You can also set up auto-healing in Kudu, by navigating to Kudu -> Tools -> Support, selecting the application you want to configure, and opening the Mitigate tab:

Diagnostic Tools

The auto-heal options have now moved into the main Azure portal. Navigate to the app service and select “Diagnose and solve problems”. This will bring up several options, but auto-heal is found under Diagnostic Tools > Auto Healing. The new UI features a wizard for setting up the auto-healing conditions. It also allows you to see the configuration in one view, so you don’t need to skip between the trigger and action tabs.

Diagnose and solve problems

AutoHeal keeps on moving around, but Sebastian Inones has tipped me off to its latest location, which is still within Diagnostic Tools, but organised slightly differently due to the expansion of the available tools…

  1. Open your App Service in the Azure Portal
  2. Select the Diagnose and solve problems blade
  3. Choose the Diagnostic Tools box, which will open a little tab
  4. From the button groups, pick AutoHeal from the Proactive Tools group
  5. You’ll now have an open “Mitigation” tab with several AutoHeal options

Azure App Service Diagnostic Tools

AutoHeal Link in Diagnostic Tools

The mitigation tab lets you recover from unexpected behavior. You set a trigger (request count, slow requests, memory limit) and pair it with an action (restart the process, log an event). The pairing will keep the lights on for you while you investigate the route cause of your instability. It’s a kind of really good sticking plaster for an ill-behaved application.

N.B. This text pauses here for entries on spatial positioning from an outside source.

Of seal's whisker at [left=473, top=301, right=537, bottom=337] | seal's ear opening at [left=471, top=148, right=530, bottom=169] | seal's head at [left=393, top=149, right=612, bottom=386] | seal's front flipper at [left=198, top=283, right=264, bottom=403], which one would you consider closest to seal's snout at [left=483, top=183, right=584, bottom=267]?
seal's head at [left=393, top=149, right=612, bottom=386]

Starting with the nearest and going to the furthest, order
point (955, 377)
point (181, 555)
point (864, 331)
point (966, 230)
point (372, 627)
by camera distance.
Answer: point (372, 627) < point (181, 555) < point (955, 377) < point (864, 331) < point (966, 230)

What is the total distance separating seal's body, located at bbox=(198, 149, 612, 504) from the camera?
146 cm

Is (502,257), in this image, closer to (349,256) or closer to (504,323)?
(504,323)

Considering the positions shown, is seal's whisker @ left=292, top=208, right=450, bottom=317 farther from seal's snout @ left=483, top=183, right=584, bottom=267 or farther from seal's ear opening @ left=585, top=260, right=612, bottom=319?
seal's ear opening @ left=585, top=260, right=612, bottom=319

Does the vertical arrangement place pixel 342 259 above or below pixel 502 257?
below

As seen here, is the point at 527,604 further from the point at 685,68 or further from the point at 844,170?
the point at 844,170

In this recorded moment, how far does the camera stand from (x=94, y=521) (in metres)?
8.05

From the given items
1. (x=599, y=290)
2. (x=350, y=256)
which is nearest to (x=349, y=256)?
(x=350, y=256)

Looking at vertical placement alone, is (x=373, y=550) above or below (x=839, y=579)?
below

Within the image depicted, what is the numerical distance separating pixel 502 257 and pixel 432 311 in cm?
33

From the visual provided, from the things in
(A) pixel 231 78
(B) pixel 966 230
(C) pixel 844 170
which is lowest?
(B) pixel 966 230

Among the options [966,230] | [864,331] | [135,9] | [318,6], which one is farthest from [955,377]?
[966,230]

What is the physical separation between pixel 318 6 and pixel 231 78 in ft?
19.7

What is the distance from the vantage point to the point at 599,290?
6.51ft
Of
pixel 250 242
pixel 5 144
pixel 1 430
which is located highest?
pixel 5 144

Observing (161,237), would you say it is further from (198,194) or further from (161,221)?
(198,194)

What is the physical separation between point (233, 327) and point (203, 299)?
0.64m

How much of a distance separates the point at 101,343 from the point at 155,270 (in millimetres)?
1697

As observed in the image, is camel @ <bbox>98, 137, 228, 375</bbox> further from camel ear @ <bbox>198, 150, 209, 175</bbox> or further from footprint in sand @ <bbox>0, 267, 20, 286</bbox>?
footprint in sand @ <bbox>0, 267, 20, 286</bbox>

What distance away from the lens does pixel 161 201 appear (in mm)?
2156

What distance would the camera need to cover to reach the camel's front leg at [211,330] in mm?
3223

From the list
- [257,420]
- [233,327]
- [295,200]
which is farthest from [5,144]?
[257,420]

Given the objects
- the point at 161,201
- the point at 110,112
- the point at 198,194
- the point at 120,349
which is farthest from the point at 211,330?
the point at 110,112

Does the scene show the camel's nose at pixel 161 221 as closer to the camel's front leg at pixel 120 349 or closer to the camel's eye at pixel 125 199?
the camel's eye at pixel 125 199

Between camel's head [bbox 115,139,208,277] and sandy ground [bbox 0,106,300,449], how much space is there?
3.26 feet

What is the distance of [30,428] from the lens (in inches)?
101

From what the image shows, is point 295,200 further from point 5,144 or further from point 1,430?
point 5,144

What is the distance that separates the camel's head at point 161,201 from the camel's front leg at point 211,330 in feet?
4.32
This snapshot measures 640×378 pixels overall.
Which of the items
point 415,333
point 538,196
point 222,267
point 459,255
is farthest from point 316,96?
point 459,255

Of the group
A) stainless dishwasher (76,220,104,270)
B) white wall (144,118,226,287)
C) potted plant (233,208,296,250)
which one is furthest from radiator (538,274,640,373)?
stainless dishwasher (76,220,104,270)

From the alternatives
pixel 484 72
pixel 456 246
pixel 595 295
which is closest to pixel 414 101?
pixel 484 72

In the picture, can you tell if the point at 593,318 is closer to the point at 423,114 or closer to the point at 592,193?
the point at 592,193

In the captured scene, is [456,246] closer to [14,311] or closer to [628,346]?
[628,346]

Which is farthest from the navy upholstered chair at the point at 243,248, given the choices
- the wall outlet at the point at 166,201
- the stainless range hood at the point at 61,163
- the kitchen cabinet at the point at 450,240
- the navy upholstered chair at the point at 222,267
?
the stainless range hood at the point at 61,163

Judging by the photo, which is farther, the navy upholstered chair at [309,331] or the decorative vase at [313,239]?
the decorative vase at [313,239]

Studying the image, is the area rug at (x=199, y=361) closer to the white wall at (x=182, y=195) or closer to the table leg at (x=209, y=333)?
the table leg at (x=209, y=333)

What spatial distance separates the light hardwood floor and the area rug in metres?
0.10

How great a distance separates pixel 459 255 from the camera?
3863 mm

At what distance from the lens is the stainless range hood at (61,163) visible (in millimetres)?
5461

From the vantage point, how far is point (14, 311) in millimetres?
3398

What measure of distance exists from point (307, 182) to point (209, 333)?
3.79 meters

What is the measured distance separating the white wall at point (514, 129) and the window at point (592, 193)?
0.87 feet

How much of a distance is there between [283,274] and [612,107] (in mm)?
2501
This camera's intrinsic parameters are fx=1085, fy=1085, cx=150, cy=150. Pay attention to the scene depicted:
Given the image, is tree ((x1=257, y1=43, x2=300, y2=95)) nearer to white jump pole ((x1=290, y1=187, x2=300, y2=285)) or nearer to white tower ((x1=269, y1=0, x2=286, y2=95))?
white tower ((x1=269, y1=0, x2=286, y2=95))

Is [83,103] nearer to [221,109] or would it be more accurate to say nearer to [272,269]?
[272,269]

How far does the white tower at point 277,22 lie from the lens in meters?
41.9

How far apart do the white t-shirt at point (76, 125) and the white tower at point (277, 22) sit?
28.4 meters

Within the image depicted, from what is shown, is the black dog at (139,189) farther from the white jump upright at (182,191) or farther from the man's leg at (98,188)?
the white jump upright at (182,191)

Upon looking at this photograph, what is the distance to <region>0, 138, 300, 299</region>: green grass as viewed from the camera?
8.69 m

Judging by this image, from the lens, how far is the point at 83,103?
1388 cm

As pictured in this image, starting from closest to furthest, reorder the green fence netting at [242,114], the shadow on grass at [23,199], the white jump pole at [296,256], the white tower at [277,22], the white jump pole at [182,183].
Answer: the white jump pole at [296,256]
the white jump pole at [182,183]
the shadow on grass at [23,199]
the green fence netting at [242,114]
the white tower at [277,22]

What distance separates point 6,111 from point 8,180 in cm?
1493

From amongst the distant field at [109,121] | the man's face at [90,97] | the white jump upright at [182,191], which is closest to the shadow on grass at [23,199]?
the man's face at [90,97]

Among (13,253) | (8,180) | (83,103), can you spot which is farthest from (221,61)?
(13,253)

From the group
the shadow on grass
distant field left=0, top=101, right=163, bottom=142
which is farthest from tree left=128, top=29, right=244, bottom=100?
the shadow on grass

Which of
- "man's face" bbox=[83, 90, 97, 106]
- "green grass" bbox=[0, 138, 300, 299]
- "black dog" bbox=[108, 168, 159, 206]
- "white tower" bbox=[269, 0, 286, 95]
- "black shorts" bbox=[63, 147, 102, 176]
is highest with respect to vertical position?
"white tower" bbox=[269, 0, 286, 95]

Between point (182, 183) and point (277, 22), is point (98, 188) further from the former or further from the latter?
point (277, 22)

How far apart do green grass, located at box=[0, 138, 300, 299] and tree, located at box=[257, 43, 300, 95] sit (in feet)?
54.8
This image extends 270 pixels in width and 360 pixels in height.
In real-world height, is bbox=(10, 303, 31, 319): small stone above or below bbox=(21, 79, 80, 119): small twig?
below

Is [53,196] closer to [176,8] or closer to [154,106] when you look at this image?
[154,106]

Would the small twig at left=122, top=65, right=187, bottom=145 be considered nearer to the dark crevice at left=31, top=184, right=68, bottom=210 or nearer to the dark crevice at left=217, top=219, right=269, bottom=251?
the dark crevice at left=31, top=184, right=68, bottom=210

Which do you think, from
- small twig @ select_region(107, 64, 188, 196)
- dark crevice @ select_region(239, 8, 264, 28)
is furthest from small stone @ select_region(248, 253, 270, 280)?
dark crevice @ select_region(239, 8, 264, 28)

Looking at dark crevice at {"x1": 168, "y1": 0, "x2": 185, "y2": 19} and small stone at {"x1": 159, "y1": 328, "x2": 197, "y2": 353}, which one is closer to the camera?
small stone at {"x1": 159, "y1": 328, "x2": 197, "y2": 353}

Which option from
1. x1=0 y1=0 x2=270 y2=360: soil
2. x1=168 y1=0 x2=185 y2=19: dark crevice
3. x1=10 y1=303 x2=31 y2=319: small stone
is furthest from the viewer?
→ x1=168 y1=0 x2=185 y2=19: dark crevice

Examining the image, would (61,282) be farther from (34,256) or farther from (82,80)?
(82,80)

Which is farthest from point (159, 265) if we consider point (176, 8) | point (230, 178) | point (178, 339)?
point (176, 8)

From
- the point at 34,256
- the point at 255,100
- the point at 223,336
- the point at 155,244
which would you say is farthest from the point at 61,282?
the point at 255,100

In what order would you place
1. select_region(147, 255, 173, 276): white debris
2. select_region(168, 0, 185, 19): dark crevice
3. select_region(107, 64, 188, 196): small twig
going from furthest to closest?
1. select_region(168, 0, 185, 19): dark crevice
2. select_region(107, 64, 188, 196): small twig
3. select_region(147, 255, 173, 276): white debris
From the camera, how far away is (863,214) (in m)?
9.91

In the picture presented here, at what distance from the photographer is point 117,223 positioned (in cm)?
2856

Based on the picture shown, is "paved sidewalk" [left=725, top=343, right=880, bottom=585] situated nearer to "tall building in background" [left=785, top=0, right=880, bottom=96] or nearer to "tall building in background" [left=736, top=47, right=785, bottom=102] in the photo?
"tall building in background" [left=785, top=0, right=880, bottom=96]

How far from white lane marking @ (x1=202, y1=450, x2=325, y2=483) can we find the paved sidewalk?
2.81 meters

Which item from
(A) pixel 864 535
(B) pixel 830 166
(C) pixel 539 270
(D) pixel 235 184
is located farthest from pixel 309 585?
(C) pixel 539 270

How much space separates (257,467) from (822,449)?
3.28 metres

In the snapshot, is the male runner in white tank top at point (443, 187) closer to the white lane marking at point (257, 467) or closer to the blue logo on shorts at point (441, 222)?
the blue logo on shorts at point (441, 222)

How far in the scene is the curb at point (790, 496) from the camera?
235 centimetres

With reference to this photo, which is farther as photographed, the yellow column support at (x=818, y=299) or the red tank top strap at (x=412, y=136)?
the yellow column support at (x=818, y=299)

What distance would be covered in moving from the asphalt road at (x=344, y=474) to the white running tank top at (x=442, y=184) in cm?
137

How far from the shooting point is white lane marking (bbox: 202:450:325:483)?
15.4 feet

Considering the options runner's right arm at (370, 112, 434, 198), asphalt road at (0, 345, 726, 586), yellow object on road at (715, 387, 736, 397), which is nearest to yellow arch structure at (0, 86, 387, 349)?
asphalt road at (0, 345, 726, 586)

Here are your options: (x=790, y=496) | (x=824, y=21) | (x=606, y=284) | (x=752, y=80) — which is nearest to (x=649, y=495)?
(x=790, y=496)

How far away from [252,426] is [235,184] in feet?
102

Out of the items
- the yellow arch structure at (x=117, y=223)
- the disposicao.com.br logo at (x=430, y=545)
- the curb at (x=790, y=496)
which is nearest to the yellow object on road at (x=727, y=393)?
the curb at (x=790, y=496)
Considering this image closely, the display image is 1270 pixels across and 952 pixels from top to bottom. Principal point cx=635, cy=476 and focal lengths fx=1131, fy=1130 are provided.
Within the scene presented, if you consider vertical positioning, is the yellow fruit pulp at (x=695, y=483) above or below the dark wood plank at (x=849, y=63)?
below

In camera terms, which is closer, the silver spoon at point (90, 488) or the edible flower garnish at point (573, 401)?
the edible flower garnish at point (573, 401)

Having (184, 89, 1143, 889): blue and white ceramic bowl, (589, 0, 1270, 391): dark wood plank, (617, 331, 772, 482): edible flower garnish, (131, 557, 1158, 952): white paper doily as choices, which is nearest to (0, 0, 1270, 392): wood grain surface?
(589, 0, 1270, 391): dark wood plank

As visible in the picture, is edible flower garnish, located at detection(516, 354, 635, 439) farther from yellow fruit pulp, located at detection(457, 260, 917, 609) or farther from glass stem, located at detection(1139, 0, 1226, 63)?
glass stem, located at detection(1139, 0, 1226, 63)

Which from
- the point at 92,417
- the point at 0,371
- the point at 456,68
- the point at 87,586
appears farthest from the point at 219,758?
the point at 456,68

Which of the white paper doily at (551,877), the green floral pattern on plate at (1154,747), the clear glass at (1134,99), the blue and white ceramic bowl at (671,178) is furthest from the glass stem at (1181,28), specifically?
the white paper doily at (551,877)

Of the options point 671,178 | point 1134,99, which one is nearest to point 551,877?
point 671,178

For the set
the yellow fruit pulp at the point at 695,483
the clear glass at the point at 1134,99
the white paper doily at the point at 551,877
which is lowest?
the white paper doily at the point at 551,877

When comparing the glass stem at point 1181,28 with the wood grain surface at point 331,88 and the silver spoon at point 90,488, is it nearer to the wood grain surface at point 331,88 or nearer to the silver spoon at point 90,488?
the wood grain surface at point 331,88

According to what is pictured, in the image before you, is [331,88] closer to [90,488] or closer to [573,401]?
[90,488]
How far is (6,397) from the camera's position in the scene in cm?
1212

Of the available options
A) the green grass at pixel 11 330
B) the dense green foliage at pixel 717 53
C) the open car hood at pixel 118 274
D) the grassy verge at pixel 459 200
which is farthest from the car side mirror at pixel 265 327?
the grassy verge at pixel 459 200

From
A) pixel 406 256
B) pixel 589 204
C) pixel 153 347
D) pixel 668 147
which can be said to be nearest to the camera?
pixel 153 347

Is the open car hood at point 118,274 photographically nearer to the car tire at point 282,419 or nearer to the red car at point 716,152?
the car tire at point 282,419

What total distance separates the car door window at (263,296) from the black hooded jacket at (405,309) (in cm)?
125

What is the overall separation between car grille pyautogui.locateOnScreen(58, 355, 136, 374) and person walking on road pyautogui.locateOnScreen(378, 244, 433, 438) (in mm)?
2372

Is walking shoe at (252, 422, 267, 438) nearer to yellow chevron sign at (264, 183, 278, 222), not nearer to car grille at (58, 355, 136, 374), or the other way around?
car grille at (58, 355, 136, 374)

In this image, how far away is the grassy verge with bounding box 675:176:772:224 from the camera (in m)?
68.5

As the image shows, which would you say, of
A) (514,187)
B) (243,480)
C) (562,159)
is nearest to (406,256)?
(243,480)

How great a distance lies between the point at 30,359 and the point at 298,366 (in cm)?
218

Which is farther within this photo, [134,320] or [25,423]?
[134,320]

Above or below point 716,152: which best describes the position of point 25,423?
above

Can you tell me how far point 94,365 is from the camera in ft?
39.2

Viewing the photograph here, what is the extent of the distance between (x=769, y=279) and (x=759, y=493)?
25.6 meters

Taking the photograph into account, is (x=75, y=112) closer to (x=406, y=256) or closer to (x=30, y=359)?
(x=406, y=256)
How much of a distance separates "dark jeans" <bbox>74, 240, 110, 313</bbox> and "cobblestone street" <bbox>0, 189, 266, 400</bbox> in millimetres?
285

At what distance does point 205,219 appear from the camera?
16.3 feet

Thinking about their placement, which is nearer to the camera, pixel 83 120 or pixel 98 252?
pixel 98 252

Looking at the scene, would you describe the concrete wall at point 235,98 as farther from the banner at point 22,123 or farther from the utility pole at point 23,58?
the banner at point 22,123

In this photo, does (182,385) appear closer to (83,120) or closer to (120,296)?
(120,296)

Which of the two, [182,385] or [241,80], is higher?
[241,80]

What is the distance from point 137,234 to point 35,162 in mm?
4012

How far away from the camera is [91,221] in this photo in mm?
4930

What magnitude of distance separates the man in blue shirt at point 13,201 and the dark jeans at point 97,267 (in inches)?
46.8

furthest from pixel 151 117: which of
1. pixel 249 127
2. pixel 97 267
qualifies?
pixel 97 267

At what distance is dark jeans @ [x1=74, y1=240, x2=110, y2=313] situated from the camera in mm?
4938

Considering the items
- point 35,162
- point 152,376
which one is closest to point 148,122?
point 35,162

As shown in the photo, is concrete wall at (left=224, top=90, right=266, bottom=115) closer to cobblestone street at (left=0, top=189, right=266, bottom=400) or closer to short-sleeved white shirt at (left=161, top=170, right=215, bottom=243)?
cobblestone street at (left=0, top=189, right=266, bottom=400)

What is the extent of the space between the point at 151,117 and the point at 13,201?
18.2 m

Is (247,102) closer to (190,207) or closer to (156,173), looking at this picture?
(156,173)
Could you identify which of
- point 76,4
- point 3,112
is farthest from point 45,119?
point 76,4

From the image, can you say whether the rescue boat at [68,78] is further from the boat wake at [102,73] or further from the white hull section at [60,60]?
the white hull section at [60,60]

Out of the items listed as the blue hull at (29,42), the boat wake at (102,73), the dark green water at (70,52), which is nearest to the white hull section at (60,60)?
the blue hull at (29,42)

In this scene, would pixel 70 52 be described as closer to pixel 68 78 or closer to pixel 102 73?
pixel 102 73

By default, proactive AutoHeal will be enabled for your App Service. It will watch out for high memory usage or slow requests and will restart your process for you.

The most important part of AutoHeal is checking whether you have a problem that you need to resolve… and that’s where the AutoHeal history comes in. You can check the history of interventions in this view.

Azure AutoHeal History

AutoHeal shouldn’t be used as a permanent replacement for working code!